BAGHDAD, Iraq Following discussions with the Bush administration, several of Iraq's major political parties are in talks to form a coalition whose aim is to break the powerful influence of the radical Shiite cleric Muqtada al-Sadr within the government, senior Iraqi officials say.
The talks are taking place among the two main Kurdish groups, the most influential Sunni Arab party, and an Iranian-backed Shiite party that has long sought to lead the government. They have invited Prime Minister Nouri Kamal al-Maliki to join them. But al-Maliki, a conservative Shiite who has close ties to al-Sadr, has held back for fear that the parties might be seeking to oust him, a Shiite legislator close to al-Maliki said.

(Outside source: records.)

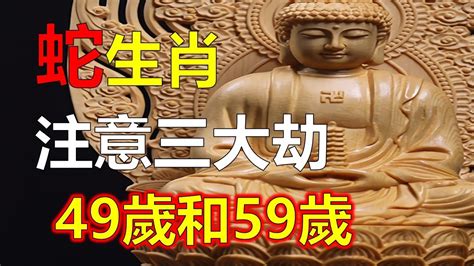 蛇生肖
注意三大劫
49歲和59歲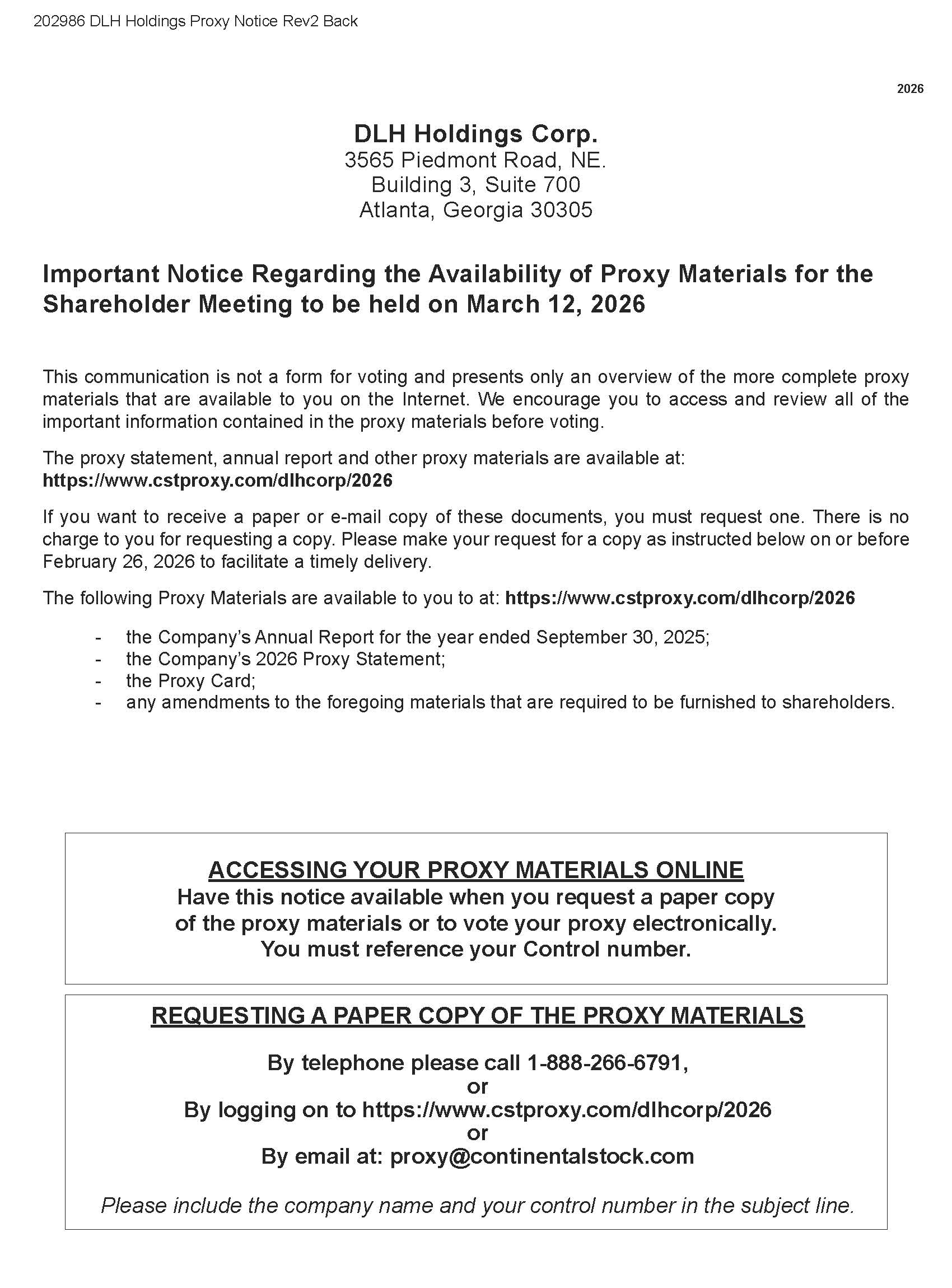 202986 DLH Holdings Proxy Notice Rev2 Back

2026

DLH Holdings Corp.
3565 Piedmont Road, NE.
Building 3, Suite 700
Atlanta, Georgia 30305

Important Notice Regarding the Availability of Proxy Materials for the Shareholder Meeting to be held on March 12, 2026

This communication is not a form for voting and presents only an overview of the more complete proxy materials that are available to you on the Internet. We encourage you to access and review all of the important information contained in the proxy materials before voting.

The proxy statement, annual report and other proxy materials are available at: https://www.cstproxy.com/dlhcorp/2026

If you want to receive a paper or e-mail copy of these documents, you must request one. There is no charge to you for requesting a copy. Please make your request for a copy as instructed below on or before February 26, 2026 to facilitate a timely delivery.

The following Proxy Materials are available to you to at: https://www.cstproxy.com/dlhcorp/2026

- the Company's Annual Report for the year ended September 30, 2025;
- the Company's 2026 Proxy Statement;
- the Proxy Card;
- any amendments to the foregoing materials that are required to be furnished to shareholders.

ACCESSING YOUR PROXY MATERIALS ONLINE
Have this notice available when you request a paper copy of the proxy materials or to vote your proxy electronically.
You must reference your Control number.

REQUESTING A PAPER COPY OF THE PROXY MATERIALS

By telephone please call 1-888-266-6791,
or
By logging on to https://www.cstproxy.com/dlhcorp/2026
or
By email at: proxy@continentalstock.com

Please include the company name and your control number in the subject line.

Officials involved in the talks say their aim is not to undermine al-Maliki but to isolate al-Sadr as well as firebrand Sunni Arab politicians inside the government. Al-Sadr controls a militia with an estimated 60,000 fighters that has rebelled twice against the American military and is accused of widening the sectarian war with reprisal killings of Sunni Arabs.

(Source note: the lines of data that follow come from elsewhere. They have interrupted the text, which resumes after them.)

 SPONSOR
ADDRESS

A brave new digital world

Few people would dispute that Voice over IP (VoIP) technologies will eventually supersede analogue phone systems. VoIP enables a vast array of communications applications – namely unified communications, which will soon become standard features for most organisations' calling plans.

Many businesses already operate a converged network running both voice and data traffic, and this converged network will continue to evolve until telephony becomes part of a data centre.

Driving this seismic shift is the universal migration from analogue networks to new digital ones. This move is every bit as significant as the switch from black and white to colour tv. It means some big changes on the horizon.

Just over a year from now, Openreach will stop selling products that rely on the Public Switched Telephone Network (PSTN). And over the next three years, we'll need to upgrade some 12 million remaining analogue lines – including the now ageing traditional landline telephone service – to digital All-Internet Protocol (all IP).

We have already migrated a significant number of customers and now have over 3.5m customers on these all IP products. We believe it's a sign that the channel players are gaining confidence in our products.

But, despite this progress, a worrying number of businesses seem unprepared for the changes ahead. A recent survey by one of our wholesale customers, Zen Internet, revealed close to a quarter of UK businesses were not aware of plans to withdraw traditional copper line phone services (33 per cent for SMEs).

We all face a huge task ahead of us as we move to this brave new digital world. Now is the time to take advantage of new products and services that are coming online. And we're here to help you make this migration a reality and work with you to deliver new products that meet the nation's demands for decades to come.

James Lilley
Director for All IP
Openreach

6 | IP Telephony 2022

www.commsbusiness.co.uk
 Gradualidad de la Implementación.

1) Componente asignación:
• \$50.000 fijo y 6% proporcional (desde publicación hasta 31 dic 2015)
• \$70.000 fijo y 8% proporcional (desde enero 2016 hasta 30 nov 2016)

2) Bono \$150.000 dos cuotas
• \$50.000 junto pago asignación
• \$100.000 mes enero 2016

The Americans, frustrated with al-Maliki's political dependence on al-Sadr, appear to be working hard to help build the new coalition. President Bush met last week in the White House with Abdul Aziz al-Hakim, the leader of the Iranian-backed Shiite party, and is meeting this week with Tariq al-Hashemi, leader of the Sunni Arab party. In late November, Bush and his top aides met with leaders from Sunni countries in the Middle East to urge them to press moderate Sunni Arab Iraqis to support al-Maliki.
The White House visits by al-Hakim and al-Hashemi are directly related to their effort to form a new alliance, a senior Iraqi official said.

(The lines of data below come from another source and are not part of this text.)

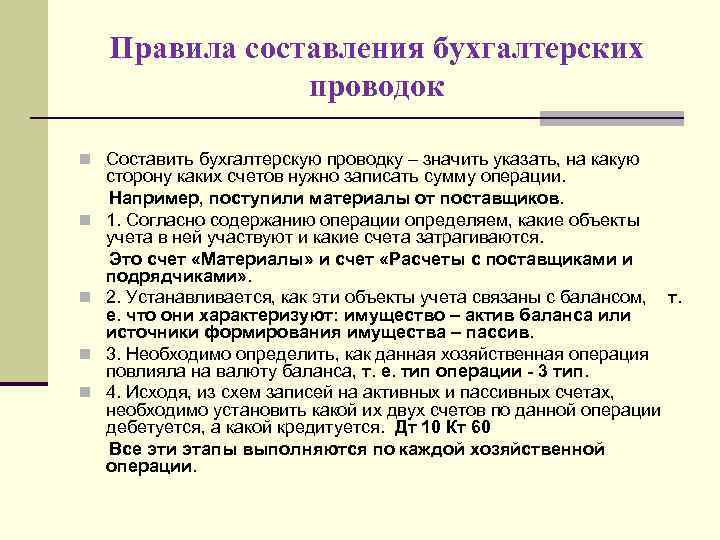 Правила составления бухгалтерских проводок

Составить бухгалтерскую проводку – значить указать, на какую сторону каких счетов нужно записать сумму операции.

Например, поступили материалы от поставщиков.

1. Согласно содержанию операции определяем, какие объекты учета в ней участвуют и какие счета затрагиваются.

Это счет «Материалы» и счет «Расчеты с поставщиками и подрядчиками».

2. Устанавливается, как эти объекты учета связаны с балансом, т. е. что они характеризуют: имущество – актив баланса или источники формирования имущества – пассив.

3. Необходимо определить, как данная хозяйственная операция повлияла на валюту баланса, т. е. тип операции - 3 тип.

4. Исходя, из схем записей на активных и пассивных счетах, необходимо установить какой их двух счетов по данной операции дебетуется, а какой кредитуется. Дт 10 Кт 60

Все эти этапы выполняются по каждой хозяйственной операции.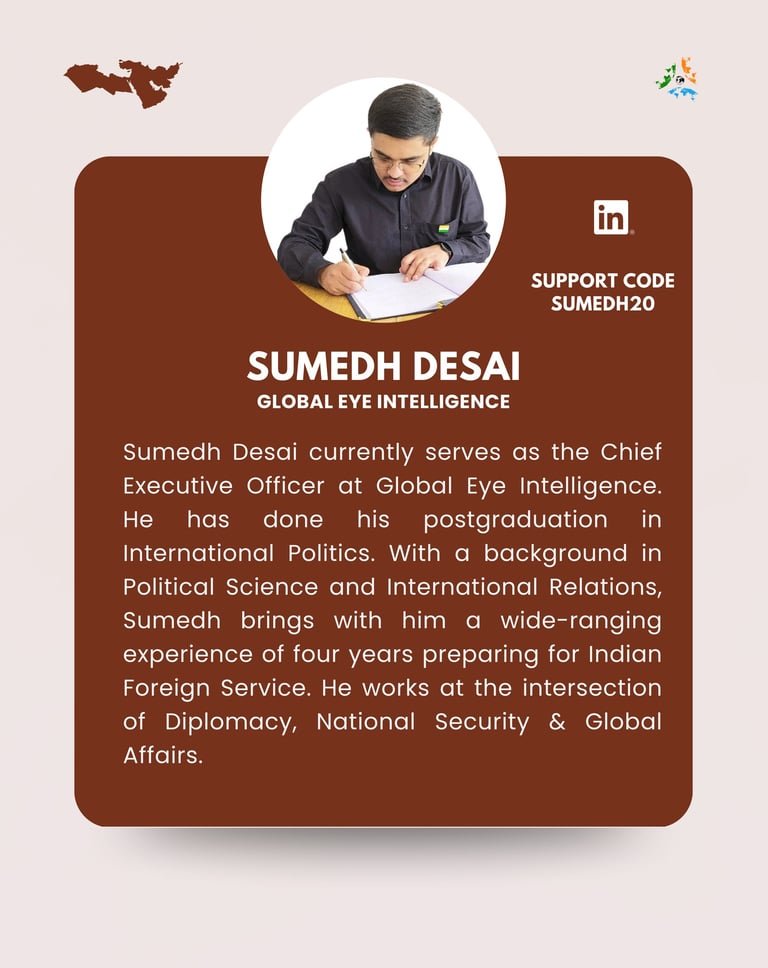 in

SUPPORT CODE SUMEDH20

SUMEDH DESAI
GLOBAL EYE INTELLIGENCE

Sumedh Desai currently serves as the Chief Executive Officer at Global Eye Intelligence. He has done his postgraduation in International Politics. With a background in Political Science and International Relations, Sumedh brings with him a wide-ranging experience of four years preparing for Indian Foreign Service. He works at the intersection of Diplomacy, National Security & Global Affairs.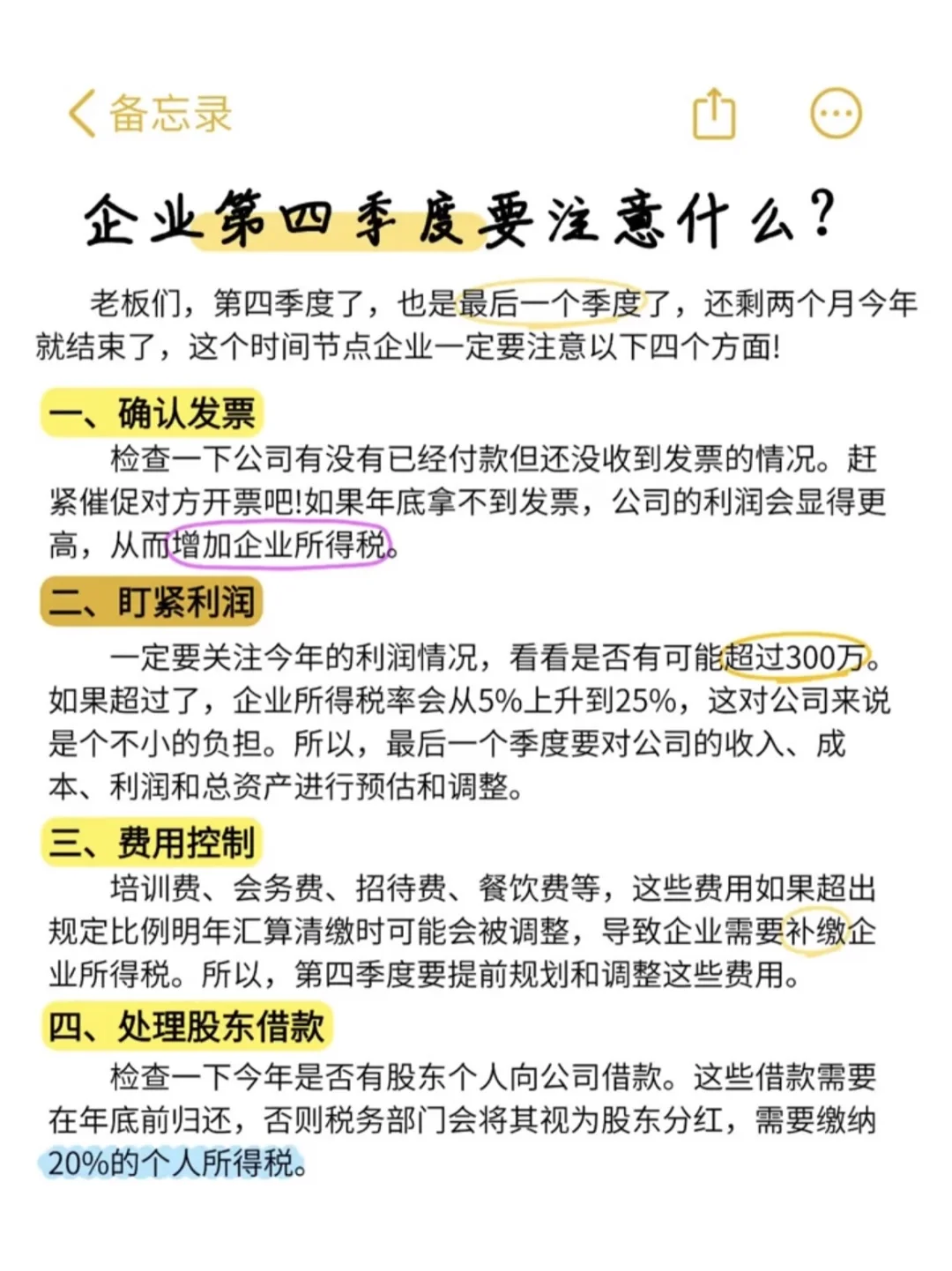 备忘录

企业第四季度要注意什么?

老板们，第四季度了，也是最后一个季度了，还剩两个月今年就结束了，这个时间节点企业一定要注意以下四个方面!

一、确认发票

检查一下公司有没有已经付款但还没收到发票的情况。赶紧催促对方开票吧!如果年底拿不到发票，公司的利润会显得更高，从而增加企业所得税。

二、盯紧利润

一定要关注今年的利润情况，看看是否有可能超过300万。如果超过了，企业所得税率会从5%上升到25%，这对公司来说是个不小的负担。所以，最后一个季度要对公司的收入、成本、利润和总资产进行预估和调整。

三、费用控制

培训费、会务费、招待费、餐饮费等，这些费用如果超出规定比例明年汇算清缴时可能会被调整，导致企业需要补缴企业所得税。所以，第四季度要提前规划和调整这些费用。

四、处理股东借款

检查一下今年是否有股东个人向公司借款。这些借款需要在年底前归还，否则税务部门会将其视为股东分红，需要缴纳20%的个人所得税。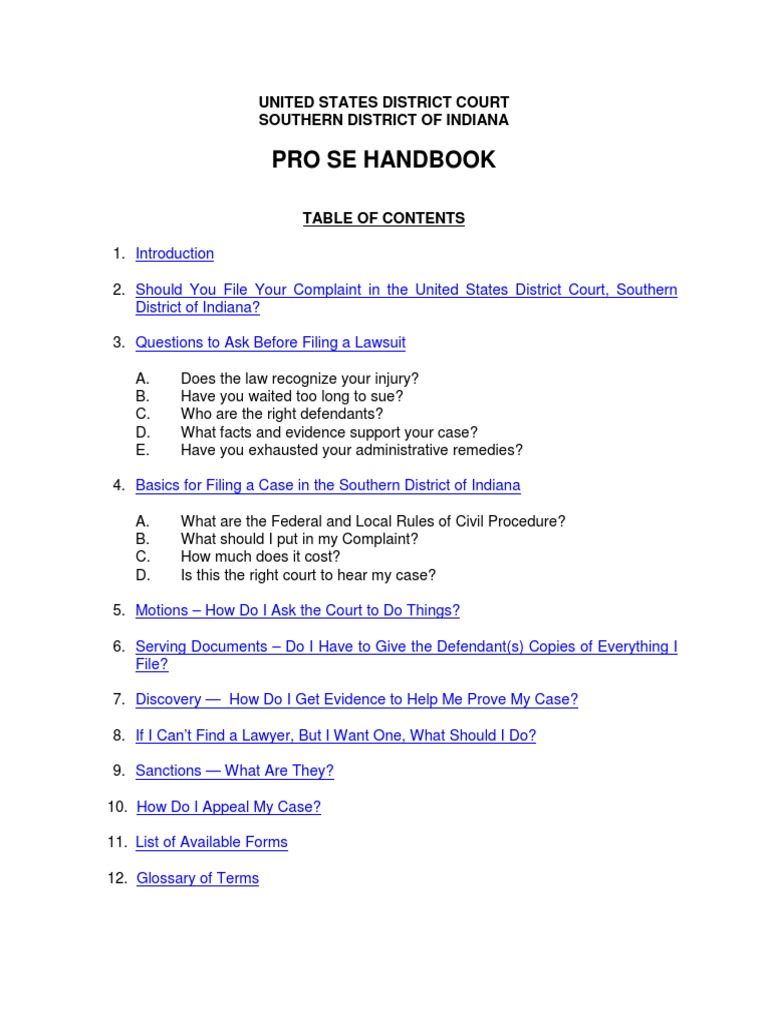 UNITED STATES DISTRICT COURT
SOUTHERN DISTRICT OF INDIANA

PRO SE HANDBOOK

TABLE OF CONTENTS

1. Introduction

2. Should You File Your Complaint in the United States District Court, Southern District of Indiana?

3. Questions to Ask Before Filing a Lawsuit

A. Does the law recognize your injury?
B. Have you waited too long to sue?
C. Who are the right defendants?
D. What facts and evidence support your case?
E. Have you exhausted your administrative remedies?

4. Basics for Filing a Case in the Southern District of Indiana

A. What are the Federal and Local Rules of Civil Procedure?
B. What should I put in my Complaint?
C. How much does it cost?
D. Is this the right court to hear my case?

5. Motions – How Do I Ask the Court to Do Things?

6. Serving Documents – Do I Have to Give the Defendant(s) Copies of Everything I File?

7. Discovery — How Do I Get Evidence to Help Me Prove My Case?

8. If I Can't Find a Lawyer, But I Want One, What Should I Do?

9. Sanctions — What Are They?

10. How Do I Appeal My Case?

11. List of Available Forms

12. Glossary of Terms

Last month, Bush's national security adviser, Stephen J. Hadley, wrote in a classified memo that the Americans should press Sunni Arab and Shiite leaders, especially al-Hakim, to support al-Maliki if he sought to build "an alternative political base." The memo noted that Americans could provide "monetary support to moderate groups."
Iraqi officials involved in the talks said they had conceived of the coalition themselves after growing frustrated with militant politicians.
"A number of key political parties, across the sectarian-ethnic divide, recognize the gravity of the situation and have become increasingly aware that their fate, and that of the country, cannot be held hostage by the whims of the extreme fringe within their communities," said Barham Salih, a deputy prime minister and senior member of one of the major Kurdish parties.